Нубил, именно так звали трусливого лекаря, не ответил, лишь бросил в сторону быстрый взгляд, и опять повернулся к своему другу. Они молча смотрели друг другу в глаза, но это, наверно, и был тот ответ, которого воин ждал и боялся. Понимание, что произошло нечто нехорошее, гримаса боли, намного более страшной, чем от раны в груди и изломанных костей — боли вечного расставания. И сознание опять покинуло его. Нит слишком хорошо читал по лицам, чтоб не понять произошедшее — воин потерял в этом бою дорогого человека, и это было для него намного страшнее, чем собственные раны. Проследив за взглядом Нубила, охотник увидел неподалеку молодого, стройного и безнадежно мертвого воина — ему еще повезло, их когти разорвали ему шею, и он умер быстрее, чем успел это осознать. Легкая смерть, светлая дорога в голубой мир, но… Что-то заставило Нита напрячься, и через миг он понял, что в мертвом воине не так. Он был девушкой. Молодой, красивой, стройной, женственной девушкой, которая еще могла родить десять детей, но глупо погибла, сражаясь в одном строю с мужчинами. Как истинный Верный Пес, впитавший чуть ли не с молоком матери уважение к женщине, да что там — преклонение перед Женщиной, как перед божеством, единственным, которое способно дарить жизнь, этой смертью Нит был потрясен больше, чем всеми остальными. Потому что смерть мужчины — это лишь ступень в его жизни, которую пройдет каждый, прежде чем попасть в голубой мир, а смерть молодой женщины — это несуществование для всех тех детей, что она могла родить. Ведуны говорят: когда умирает воин, плачет Али-владыка, когда умирает женщина, плачет весь мир. Разве можно подобрать слова лучшие?
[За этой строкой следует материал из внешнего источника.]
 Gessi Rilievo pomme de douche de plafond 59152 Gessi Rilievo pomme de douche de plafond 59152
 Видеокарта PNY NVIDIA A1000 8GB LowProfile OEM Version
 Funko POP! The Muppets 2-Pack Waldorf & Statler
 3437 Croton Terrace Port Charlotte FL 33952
— Нубил, — позвал охотник, и, когда чужак повернулся, показал пальцем на мертвую девушку и спросил. — Элис?

— Элис, — кивнул Нубил. — Лэйди Элис Кроуфод.
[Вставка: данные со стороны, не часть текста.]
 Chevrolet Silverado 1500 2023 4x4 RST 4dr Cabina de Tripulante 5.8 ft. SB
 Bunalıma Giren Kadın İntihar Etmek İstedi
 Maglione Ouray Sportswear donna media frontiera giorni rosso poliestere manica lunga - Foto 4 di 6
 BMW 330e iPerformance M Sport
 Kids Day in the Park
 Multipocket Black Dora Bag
— А он? — жест Нита ну нуждался в переводе. — Как его зовут?

— Эдвард. Лорд Эдвард Гамильтон, — представил своего друга Нубил.

— Вот и познакомились, Эдвард, — задумчиво произнес Нит Сила, и ему, наконец, удалось поймать давно ускользающую мысль.
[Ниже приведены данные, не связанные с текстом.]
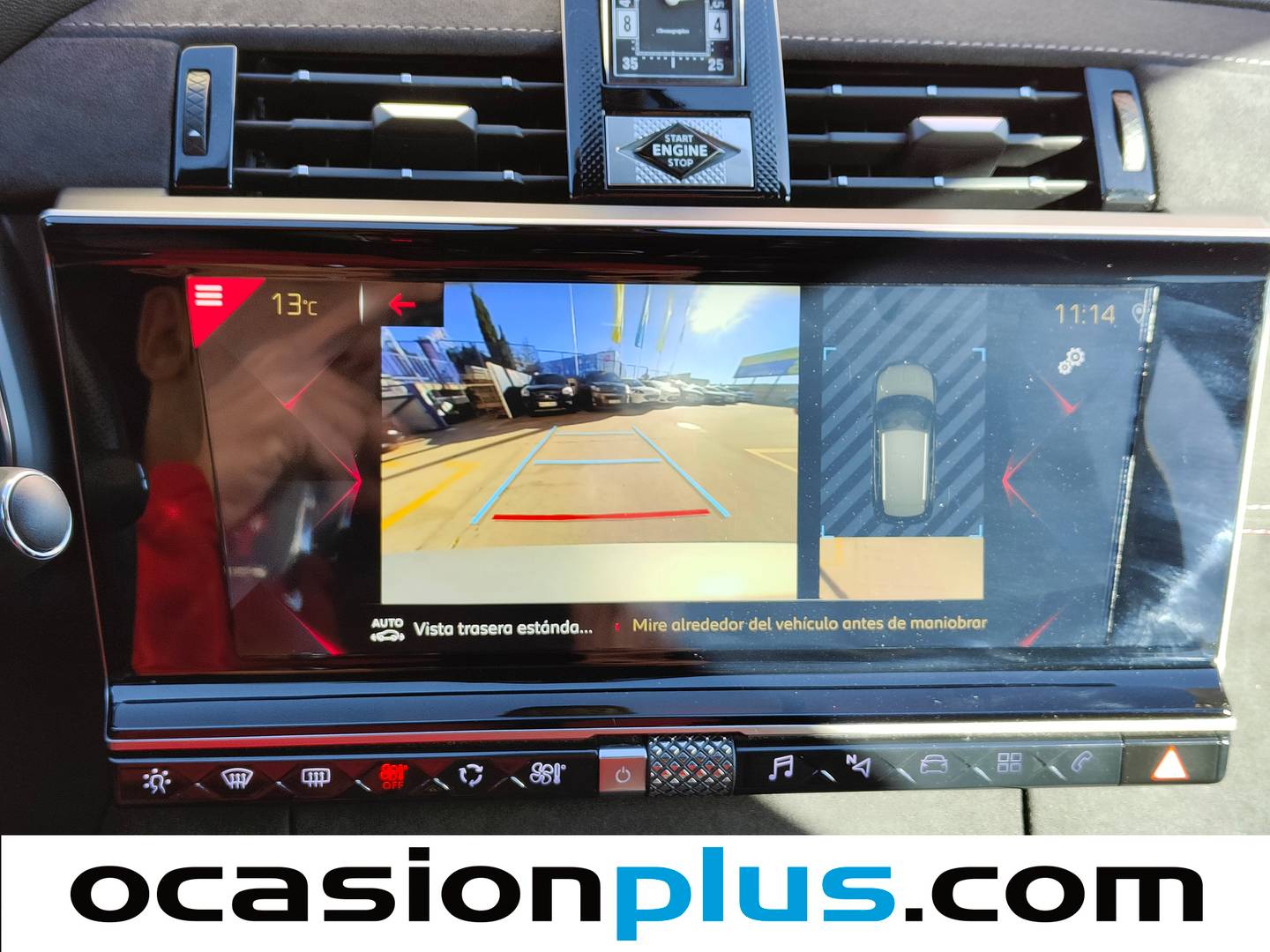 Foto DS DS 7 Crossback DS DS7 Crossback PureTech 180 Performance Line Auto (180 CV)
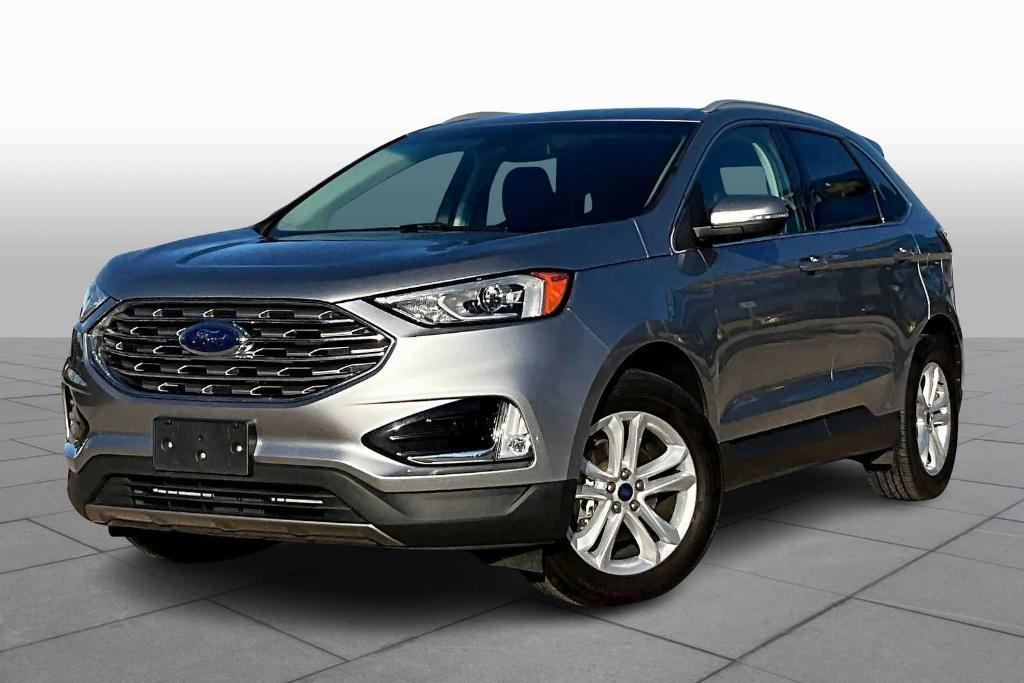 used 2020 Ford Edge car, priced at $18,373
Эдвард, Элис — такими именами в страшных детских сказках, которые рассказывала ему мать, могли звать загадочных древних бриттов, у которых были короли и королевы, которые жили далеко на западе и сгинули много-много лет назад. Но, видно, не до конца — кто бы мог подумать, что там тоже осталась человеческая жизнь. "Мне во всем этом не разобраться", — решил для себя Нит. — "Надо отвести их к ведунам, пусть они решают, что делать дальше". Но, чтоб окончательно проверить свою догадку, он спросил Нубила то одно единственное слово, которое осталось в памяти Верных Псов и прошло сквозь века. Слово, которым, иногда, называли весь тот ужас, что окружал людей. Всё: коварные болота, ядовитые растения и травы, убивающие своим дыханием пески, вода, от одного глотка которой в страшных муках умирал даже самый сильный охотник. Хищники, болезни, дожди, голод, холод, набеги каров, даже они — чтоб назвать оживший кошмар, с которым год за годом, поколение за поколением боролись Верные Псы, достаточно было произнести лишь одно слово, и все понимали, что имелось в виду. Слово, смысл которого давно забылся, и лишь ведуны хранили его в бездонных глубинах своей памяти. Нит Сила произнес это слово.